NCAS-CMS / cf-python

A CF-compliant Earth Science data analysis library
http://ncas-cms.github.io/cf-python
MIT License
120 stars 19 forks source link

Conservative regridding from rotated pole to OSGB grid #196

Open clairbarnes opened 3 years ago

clairbarnes commented 3 years ago

Hi,

I'm trying to carry out conservative regridding of a netcdf from the EuroCordex rotated-pole grid onto a regular OSGB grid (although at this point, I'd settle for a regular lat-lon grid). Linear interpolation works fine, but when I try to carry out conservative regridding, I get an error message: Source <CF AuxiliaryCoordinate: longitude(412, 424) degrees_east> coordinates must have contiguous, non-overlapping bounds for conservative regridding.

The auxiliary coordinates are 2d arrays of latitude & longitude, while the dimension coordinates are 1d vectors of rotated latitude and rotated longitude. The auxiliary coordinates do have bounds in the original .nc file - I've checked using R and each bounded quadrilateral shares two vertices with each neighbour, suggesting that they define contiguous, non-overlapping regions. I've tried setting and resetting the bounds of the main dimension coordinates in both the source and grid files, but haven't been able to reset the bounds of the auxiliary coordinates that seem to be causing the problem.
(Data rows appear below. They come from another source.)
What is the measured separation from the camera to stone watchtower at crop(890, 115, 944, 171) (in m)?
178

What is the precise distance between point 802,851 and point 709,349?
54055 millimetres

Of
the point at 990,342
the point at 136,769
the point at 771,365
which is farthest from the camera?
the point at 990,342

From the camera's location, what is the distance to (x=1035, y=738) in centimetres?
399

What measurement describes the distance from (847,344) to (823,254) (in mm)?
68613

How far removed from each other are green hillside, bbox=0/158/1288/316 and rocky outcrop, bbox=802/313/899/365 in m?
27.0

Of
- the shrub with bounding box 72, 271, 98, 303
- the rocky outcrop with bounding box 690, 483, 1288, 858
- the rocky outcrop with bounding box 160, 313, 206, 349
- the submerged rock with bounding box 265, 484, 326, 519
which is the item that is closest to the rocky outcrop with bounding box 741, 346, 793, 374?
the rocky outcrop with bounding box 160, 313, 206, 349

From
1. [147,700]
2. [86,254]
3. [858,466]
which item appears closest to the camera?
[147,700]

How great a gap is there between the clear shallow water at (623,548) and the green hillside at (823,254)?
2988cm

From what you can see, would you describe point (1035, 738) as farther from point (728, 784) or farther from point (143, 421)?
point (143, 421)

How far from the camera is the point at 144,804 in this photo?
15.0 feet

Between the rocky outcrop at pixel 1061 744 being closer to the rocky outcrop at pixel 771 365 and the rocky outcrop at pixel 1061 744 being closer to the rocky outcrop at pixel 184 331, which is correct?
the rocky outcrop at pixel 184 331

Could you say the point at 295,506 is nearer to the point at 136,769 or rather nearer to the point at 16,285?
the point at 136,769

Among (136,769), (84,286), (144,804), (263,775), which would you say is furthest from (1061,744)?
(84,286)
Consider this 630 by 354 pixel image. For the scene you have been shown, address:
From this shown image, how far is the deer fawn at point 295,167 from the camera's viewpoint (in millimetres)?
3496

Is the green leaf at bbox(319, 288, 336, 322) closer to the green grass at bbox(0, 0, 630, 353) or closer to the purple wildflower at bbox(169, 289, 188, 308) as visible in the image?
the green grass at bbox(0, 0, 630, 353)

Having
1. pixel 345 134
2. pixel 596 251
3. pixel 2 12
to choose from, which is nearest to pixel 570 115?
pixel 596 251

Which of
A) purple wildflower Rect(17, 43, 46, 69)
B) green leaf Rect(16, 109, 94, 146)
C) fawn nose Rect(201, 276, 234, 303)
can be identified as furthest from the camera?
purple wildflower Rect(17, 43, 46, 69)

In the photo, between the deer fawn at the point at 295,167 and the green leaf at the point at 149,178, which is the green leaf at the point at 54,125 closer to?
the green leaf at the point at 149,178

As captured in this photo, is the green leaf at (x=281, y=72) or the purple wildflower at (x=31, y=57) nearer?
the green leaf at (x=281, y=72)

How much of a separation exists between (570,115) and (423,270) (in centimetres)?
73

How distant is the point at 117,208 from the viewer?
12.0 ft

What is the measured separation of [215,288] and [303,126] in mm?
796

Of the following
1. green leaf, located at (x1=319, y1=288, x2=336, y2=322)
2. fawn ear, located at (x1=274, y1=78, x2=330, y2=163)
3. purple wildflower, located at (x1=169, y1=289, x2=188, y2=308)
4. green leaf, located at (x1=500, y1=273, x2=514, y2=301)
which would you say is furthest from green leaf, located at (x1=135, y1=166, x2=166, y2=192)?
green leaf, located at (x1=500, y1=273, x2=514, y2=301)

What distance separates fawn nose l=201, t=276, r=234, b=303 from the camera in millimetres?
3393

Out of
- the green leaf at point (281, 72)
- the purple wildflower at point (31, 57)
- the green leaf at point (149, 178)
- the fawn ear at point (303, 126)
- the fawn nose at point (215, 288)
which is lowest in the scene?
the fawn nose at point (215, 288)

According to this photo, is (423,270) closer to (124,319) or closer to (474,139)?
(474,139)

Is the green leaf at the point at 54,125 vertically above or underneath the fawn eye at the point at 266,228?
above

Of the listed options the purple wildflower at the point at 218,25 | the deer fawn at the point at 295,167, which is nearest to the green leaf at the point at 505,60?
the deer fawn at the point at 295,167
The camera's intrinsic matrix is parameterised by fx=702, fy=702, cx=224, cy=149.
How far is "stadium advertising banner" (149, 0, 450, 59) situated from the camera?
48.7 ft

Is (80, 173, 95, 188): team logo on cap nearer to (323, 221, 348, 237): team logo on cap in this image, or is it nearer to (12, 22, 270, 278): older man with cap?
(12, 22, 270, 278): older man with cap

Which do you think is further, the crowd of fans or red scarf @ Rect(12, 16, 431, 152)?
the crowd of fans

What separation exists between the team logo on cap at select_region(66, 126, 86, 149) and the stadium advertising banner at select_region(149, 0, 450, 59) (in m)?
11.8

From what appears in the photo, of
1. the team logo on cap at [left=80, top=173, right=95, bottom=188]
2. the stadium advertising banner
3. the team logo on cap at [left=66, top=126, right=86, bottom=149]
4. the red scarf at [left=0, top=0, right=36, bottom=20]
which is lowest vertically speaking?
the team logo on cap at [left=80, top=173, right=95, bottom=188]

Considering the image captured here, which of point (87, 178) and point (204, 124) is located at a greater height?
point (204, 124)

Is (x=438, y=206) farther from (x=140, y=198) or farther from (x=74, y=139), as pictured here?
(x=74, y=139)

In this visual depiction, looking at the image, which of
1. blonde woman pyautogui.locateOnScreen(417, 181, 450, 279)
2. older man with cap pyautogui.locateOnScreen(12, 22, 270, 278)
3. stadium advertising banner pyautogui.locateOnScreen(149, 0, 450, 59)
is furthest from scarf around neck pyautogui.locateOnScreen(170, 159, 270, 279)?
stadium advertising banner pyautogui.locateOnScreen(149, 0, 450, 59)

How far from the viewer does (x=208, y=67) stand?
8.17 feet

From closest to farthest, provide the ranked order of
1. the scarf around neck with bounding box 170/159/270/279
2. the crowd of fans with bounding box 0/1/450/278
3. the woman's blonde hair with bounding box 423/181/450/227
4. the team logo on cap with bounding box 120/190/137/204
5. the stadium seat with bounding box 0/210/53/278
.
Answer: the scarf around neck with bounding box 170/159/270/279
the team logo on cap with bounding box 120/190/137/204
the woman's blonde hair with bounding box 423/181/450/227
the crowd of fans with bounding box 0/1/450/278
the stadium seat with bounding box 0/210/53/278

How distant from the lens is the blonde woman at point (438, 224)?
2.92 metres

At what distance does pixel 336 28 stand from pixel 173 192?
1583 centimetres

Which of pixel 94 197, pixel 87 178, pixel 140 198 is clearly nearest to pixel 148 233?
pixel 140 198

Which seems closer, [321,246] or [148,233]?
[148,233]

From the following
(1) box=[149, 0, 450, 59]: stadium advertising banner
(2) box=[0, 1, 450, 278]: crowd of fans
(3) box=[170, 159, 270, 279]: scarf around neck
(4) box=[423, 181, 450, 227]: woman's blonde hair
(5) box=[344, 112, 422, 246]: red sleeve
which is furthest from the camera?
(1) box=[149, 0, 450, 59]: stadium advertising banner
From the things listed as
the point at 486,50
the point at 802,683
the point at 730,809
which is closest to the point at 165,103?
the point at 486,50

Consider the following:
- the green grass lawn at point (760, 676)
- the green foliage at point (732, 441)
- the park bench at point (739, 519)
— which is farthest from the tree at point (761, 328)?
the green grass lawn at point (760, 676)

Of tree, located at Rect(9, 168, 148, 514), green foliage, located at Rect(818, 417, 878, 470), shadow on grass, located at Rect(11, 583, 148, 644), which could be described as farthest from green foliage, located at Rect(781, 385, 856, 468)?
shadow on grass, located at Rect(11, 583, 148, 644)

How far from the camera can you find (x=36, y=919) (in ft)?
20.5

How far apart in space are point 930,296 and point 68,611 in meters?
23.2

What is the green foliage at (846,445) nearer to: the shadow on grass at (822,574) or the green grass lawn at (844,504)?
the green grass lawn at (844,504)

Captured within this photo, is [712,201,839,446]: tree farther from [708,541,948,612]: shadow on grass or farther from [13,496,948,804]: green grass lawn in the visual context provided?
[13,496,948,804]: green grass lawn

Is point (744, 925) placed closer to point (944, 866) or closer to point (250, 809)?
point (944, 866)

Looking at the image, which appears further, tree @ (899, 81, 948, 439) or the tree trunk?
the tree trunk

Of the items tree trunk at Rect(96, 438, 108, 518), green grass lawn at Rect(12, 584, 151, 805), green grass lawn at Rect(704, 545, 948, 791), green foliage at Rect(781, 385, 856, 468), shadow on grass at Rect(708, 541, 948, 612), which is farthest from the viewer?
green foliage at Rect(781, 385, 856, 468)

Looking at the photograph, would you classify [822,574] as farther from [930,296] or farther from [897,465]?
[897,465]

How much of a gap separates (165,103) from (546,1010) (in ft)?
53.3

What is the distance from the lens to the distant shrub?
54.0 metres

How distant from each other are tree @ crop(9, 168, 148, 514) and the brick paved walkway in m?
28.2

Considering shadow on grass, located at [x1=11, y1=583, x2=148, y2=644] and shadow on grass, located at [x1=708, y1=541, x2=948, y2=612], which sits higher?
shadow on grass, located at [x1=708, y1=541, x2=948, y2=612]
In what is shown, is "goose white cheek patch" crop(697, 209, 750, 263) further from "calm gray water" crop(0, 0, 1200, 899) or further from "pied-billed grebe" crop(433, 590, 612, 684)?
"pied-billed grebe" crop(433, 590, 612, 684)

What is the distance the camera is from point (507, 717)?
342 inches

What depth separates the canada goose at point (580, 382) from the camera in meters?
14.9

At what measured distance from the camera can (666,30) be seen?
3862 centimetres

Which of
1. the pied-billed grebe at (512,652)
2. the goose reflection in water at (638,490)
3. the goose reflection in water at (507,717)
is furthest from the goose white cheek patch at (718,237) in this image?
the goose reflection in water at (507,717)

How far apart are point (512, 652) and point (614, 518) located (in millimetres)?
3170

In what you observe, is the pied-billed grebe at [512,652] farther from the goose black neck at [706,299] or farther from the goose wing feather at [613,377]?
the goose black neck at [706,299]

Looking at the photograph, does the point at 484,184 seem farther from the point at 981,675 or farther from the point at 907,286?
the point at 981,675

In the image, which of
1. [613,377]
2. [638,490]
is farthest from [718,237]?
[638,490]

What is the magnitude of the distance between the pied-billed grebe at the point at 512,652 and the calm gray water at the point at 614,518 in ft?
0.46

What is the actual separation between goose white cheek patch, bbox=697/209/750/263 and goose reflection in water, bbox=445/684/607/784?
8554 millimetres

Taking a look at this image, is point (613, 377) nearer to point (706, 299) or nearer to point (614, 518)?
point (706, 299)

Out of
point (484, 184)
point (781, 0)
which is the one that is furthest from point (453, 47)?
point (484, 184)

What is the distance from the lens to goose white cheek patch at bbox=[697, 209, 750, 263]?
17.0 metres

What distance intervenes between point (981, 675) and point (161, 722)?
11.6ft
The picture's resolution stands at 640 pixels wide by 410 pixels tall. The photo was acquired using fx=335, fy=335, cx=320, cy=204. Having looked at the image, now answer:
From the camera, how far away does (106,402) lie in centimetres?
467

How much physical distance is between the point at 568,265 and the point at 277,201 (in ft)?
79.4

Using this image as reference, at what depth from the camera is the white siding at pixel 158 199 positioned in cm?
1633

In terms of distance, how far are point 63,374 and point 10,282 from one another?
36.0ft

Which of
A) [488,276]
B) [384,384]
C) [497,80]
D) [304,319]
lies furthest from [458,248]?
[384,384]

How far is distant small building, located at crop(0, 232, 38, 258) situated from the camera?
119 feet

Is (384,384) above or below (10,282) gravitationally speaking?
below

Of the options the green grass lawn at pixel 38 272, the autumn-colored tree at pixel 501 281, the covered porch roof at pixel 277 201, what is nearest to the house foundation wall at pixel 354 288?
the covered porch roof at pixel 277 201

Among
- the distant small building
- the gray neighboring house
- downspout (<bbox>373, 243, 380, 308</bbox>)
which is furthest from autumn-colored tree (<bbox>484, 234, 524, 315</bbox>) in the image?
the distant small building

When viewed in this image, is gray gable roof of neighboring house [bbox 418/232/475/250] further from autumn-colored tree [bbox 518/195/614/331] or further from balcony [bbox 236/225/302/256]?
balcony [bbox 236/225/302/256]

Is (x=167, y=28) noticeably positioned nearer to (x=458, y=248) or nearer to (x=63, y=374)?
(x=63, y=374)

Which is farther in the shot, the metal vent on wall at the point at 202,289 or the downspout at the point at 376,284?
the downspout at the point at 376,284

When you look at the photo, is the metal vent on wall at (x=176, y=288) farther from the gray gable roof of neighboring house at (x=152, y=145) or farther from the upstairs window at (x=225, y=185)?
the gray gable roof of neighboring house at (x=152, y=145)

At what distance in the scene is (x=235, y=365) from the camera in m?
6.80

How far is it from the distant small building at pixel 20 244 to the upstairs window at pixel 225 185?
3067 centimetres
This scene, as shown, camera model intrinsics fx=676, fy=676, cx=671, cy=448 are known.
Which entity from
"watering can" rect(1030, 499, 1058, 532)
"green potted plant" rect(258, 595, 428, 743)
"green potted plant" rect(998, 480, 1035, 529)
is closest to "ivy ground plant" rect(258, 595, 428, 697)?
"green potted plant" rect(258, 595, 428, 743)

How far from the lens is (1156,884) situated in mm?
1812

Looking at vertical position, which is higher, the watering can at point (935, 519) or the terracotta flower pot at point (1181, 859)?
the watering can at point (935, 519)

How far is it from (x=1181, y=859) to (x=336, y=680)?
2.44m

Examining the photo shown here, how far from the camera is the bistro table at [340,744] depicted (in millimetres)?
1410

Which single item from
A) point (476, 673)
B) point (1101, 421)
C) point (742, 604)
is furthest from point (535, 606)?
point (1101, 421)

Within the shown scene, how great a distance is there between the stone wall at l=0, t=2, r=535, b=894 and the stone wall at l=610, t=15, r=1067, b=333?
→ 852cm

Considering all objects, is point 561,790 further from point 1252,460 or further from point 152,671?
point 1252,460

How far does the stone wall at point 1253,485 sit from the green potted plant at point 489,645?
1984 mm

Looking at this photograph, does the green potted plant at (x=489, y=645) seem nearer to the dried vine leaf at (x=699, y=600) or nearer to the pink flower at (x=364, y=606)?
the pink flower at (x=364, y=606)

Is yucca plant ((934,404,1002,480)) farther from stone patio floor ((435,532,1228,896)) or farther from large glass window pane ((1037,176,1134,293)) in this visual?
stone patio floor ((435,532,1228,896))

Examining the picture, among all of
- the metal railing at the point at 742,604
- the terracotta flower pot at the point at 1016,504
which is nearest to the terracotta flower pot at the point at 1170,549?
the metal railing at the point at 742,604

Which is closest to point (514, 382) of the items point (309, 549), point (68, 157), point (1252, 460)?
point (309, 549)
Can you advise the best way to resolve this issue to allow conservative regridding of rotated-pole data onto a regular OSGB grid?

(details of source data here, details of target grid here)

Thanks, Clair

sadielbartholomew commented 3 years ago

Hi Clair, thanks for the question and for providing enough detail for us to go about investigating so we can provide an answer without needing to ask any follow-up questions (at least in theory!).

I'll start investigating and we will get back to you early next week at the latest.

clairbarnes commented 3 years ago

I've been playing around a bit more with this and I have a couple of thoughts that will hopefully save you a bit of investigation time. When I inspect the file in R (my native language), there are two fields vertices_longitude and vertices_latitude defining contiguous bounds in the source file, but these aren't being picked up as the auxiliary coordinates when I read the file using cf.read.

My first thought was that, if the correct variables were being used as auxiliary coordinates, the problem would be solved. However, I suspect that it won't be that simple, because the source file's coordinate reference system is given as rotated lat-lon, while those non-overlapping contiguous vertices are in regular lat-lon. So, even if the contiguous vertices were loaded, I think the regridding would probably do something rather odd (if mathematically correct!)

All this makes me think that it should be quite straightforward to map the contiguous vertices onto the rotated lat-lon grid - and if the resulting array of rotated vertices can easily be used to set the auxiliary coordinates, then the problem might be solved. However, I don't know if it's really that simple, and it's not clear to me how to set the auxiliary coordinate (probably because I only started using Python about two weeks ago), so any suggestions on the best way to proceed would be much appreciated!

sadielbartholomew commented 3 years ago

Thanks for the further information @ClairBee. I suspect I know what will work, but ideally I'd like to test it myself before getting back to you in case it is not the right approach. You've provided a details of the field in question in a cf-python like representation, but I can't use that to recreate the field without manually constructing each component of the field (as far as I am aware).

Would you mind also sharing the ncdump -h output of the original source and target netCDF files (i.e. some files after ncdump -h filename.nc > filename.cdl)? That way I can read the fields into cf-python as CDL with one line of code and test out my theory? Alternatively if you run and share the output of print(f.creation_commands()) on each read-in field f, I can copy and paste the corresponding lines and run them with cf-python to recreate those fields quickly.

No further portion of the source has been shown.